06 novembro 2005

Cogitar (23 cogitações anteriores)

circa Trientes Insulae

Bandeira dos AçoresUma dúvida que persiste e geralmente recebe como resposta um lugar comum velho, desactualizado e incorrecto é
a origem do nome do Arquipélago dos Açores.

~ Então não se chama Açores porque há lá muitos açores, a ave?

A resposta comum e repetida sem profundidade analítica é a de que o nome deriva das aves de rapina de nome açor que existiriam nas ilhas em grande número e que os navegadores avistaram quando lá chegaram.
Mas é necessário esclarecer várias questões quanto a esta resposta imediata e incorrecta quanto à origem do nome Açores.

A primeira é a de que não há açores nos Açores (parece paradoxal mas é verdade). Nos Açores há uma ave de rapina a que os açorianos dão o nome de Milhafre ou (que é o símbolo da região presente na sua bandeira autonómica).
Agradeço ao Paulo me ter indicado, na sua página, este outro nome açoriano para a ave.
Mas a ave açoriana não é nem um açor nem um milhafre.

Para esclarecer bem esta questão dos não-milhafres e dos não-açores, aqui vão as espécies que, sendo parecidas, não são a mesma.

Açor
~ Accipiter gentilis - o açor, que só existe em Portugal continental acima do Tejo e é um residente permanente.

Águia de asa redonda
~ Buteo buteo - a águia-asa-redonda, que habita Portugal (continente e ilhas) e é cada vez mais rara. Tem como característica a cauda redonda.
~ Buteo buteo rothschildi - a ave a que chamam «milhafre» nos Açores mas que é uma subespécie de águia-asa-redonda (como tal é semelhante fisicamente).

Gavião
~ Accipiter nisus - o gavião, que passa o Inverno em Portugal continental

Milhafre Negro
~ Milvus migrans - o milhafre negro, que tem o corpo castanhanho, cauda forcada e não redonda e passa pelo interior continental português no Verão.

Milhano
~ Milvus milvus - o milhano (ou milhafre real), que tem também a cauda forcada e existe o ano inteiro no continente português a norte do Tejo.

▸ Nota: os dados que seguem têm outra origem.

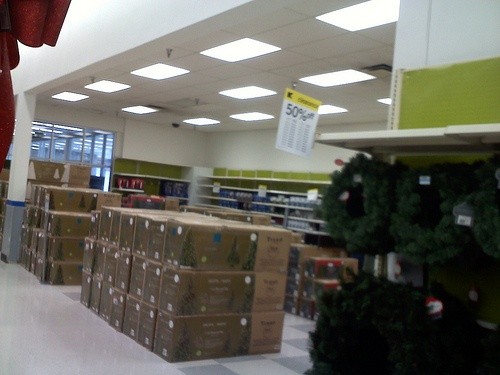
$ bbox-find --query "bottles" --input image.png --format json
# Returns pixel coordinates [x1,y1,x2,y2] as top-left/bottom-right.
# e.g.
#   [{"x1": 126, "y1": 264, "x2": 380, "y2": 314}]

Tendo em conta as características físicas das diferentes espécies aqui apresentadas, parece de todo improvável que navegadores experientes, habituados a reconhecer no firmamento constelações e estrelas com as quais se orientavam, tenham confundido duas espécies de aves distintas, sendo ambas comuns nas suas terras de origem (tanto o açor como a águia-asa-redonda), sendo por isso do seu amplo (re)conhecimento.
A hipótese da confusão parece altamente improvável (até porque, se confundissem, teriam dado aos Açores o nome de Águias-Asas-Redondas). A incorrecção do milhafre por parte dos habitantes regionais (que data das primeiras colonizações) é mais compreensível, não tendo muito deles os anos de experiência de observação dos navegadores (que conheciam bem as aves que observavam nos céus, uma vez que as costumavam usar como pontos de referência para a presença de ilhas no mar alto).

~ Mas então, se o nome não veio do pássaro, de onde veio?

A mando do Infante D. Henrique (de quem era muito amigo), o cavaleiro da Ordem de Cristo e comendador de Almorol Gonçalo Velho Cabral, descobriu os Ilhéus das Formigas em 1431 (no seguimento de um primeiro avistamento por Diogo de Silves em 1427) e em 1432 desembarcou nas Ilhas de Santa Maria (a primeira que viu) e São Miguel. Os Açores são constituidos por 9 ilhas divididas em 3 Grupos (Flores e Corvo no Ocidental, Graciosa, Terceira, São Jorge, Faial e Pico no Central e São Miguel e Santa Maria no Oriental) de uma beleza estonteante, cada irmã com o seu vestido debroado com padrões diferentes.
Mapa dos Açores por Pierre de Sousa Lima 1999

Gonçalo Velho Cabral, que nomeou a ilhas que descobriu (menos o Corvo e as Flores, descobertas por Diogo de Teive), era devoto de Nossa Senhora do Açor, santa adorada numa pequena povoação situada em Portugal continental, na Beira Alta, concelho de Celorico da Beira, a freguesia dos Açores.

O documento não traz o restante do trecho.